*Brief A*. List the section headings that appear under the title of the text on sleep and insomnia below.
*Brief B*. Echo the stretch of the text on sleep and insomnia below from "Rather than focusing" through "into something softer.".
*Brief C*. Proceed with the text on sleep and insomnia below, picking up after its last sentence.

Sleep and Insomnia – Understanding Restlessness at Its Root
When the Night Feels Endless
Struggling with sleep isn’t just frustrating—it’s lonely. The world goes quiet, but your mind doesn’t. You lie in bed, cycling through thoughts, fears, or to-do lists. You may fall asleep only to wake at 3am, mind racing. Or lie there for hours, feeling tense, exhausted, and wired all at once.
Insomnia isn’t just about sleep. It’s about what rises to the surface when everything else stops. And that’s where we begin our work—not with rigid sleep schedules or quick fixes, but with deep curiosity about what’s happening beneath the surface.
More Than a Sleep Problem
Often, difficulty sleeping is a symptom of something deeper. It might be anxiety that doesn’t get voiced during the day. Grief that only shows itself in the dark. Old survival patterns that keep your nervous system alert, even when there’s no current danger. Or an internal pressure to be productive—even in rest.
Rather than focusing solely on sleep hygiene or behavioural tweaks, we take a wider view. We explore how your days shape your nights—and how your nights may be holding emotional material that hasn’t yet found a home.
Listening to the Nervous System
Sleep is not a switch you can flip. It’s a state your body enters when it feels safe enough to let go. That means our work often involves learning to recognise and support your nervous system. We look at how your body holds tension, how your breath changes under stress, and what might help you shift from vigilance into something softer.
This might include somatic work, breath awareness, or practices that help gently down-regulate your system. But more importantly, we attend to what’s keeping you up—not just physically, but emotionally.

*Records provided*.
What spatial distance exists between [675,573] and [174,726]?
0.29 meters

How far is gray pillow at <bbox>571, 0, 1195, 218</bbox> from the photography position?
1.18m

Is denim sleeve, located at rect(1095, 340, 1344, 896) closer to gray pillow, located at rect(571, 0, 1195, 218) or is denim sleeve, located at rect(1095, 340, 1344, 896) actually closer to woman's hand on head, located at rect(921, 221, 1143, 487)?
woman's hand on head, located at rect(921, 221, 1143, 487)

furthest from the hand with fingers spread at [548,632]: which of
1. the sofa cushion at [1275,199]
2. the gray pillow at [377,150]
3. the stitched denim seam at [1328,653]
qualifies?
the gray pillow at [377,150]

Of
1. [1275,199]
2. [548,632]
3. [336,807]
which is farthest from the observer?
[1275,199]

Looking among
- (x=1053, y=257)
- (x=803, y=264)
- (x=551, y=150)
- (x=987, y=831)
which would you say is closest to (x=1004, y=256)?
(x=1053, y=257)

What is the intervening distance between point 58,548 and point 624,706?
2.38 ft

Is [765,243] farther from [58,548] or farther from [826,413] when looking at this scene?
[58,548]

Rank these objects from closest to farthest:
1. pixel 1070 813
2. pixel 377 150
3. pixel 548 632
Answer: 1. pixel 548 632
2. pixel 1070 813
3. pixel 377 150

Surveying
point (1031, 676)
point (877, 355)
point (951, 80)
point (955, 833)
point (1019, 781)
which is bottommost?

*Exercise response A*.
When the Night Feels Endless
More Than a Sleep Problem
Listening to the Nervous System

*Exercise response B*.
Rather than focusing solely on sleep hygiene or behavioural tweaks, we take a wider view. We explore how your days shape your nights—and how your nights may be holding emotional material that hasn’t yet found a home.
Listening to the Nervous System
Sleep is not a switch you can flip. It’s a state your body enters when it feels safe enough to let go. That means our work often involves learning to recognise and support your nervous system. We look at how your body holds tension, how your breath changes under stress, and what might help you shift from vigilance into something softer.

*Exercise response C*.
The Emotional Landscape of Sleeplessness
Clients I work with often tell me their thoughts feel louder at night. Regrets. Anxieties. Self-criticism. Memories. The quiet of night can feel like a void that invites everything you’ve managed to hold off during the day.
In our sessions, we make space for those thoughts. Not to problem-solve, but to understand why they come—and what they might need. Sometimes what keeps us awake is grief that hasn't been named. Other times, it’s a lifelong habit of pushing through, without pause.
Relearning Rest
Rest isn’t just physical. It’s emotional. Relational. Internal. In our work, we explore how you relate to rest. Do you feel guilty when you’re not productive? Anxious when things are quiet? Unworthy of stillness?
We gently unravel those patterns, helping you reconnect with the part of you that is allowed to slow down. To exhale. To soften.
Sleep as a Byproduct of Healing
Rather than chasing sleep, we attend to what your whole system is trying to tell us. And often, when your emotional world feels more held—your body follows.
If you’ve been living in cycles of exhaustion, restlessness, and frustration, you’re not alone. And you don’t need to fix it all to begin.
You just need a place to land. I’d be honoured to be that place.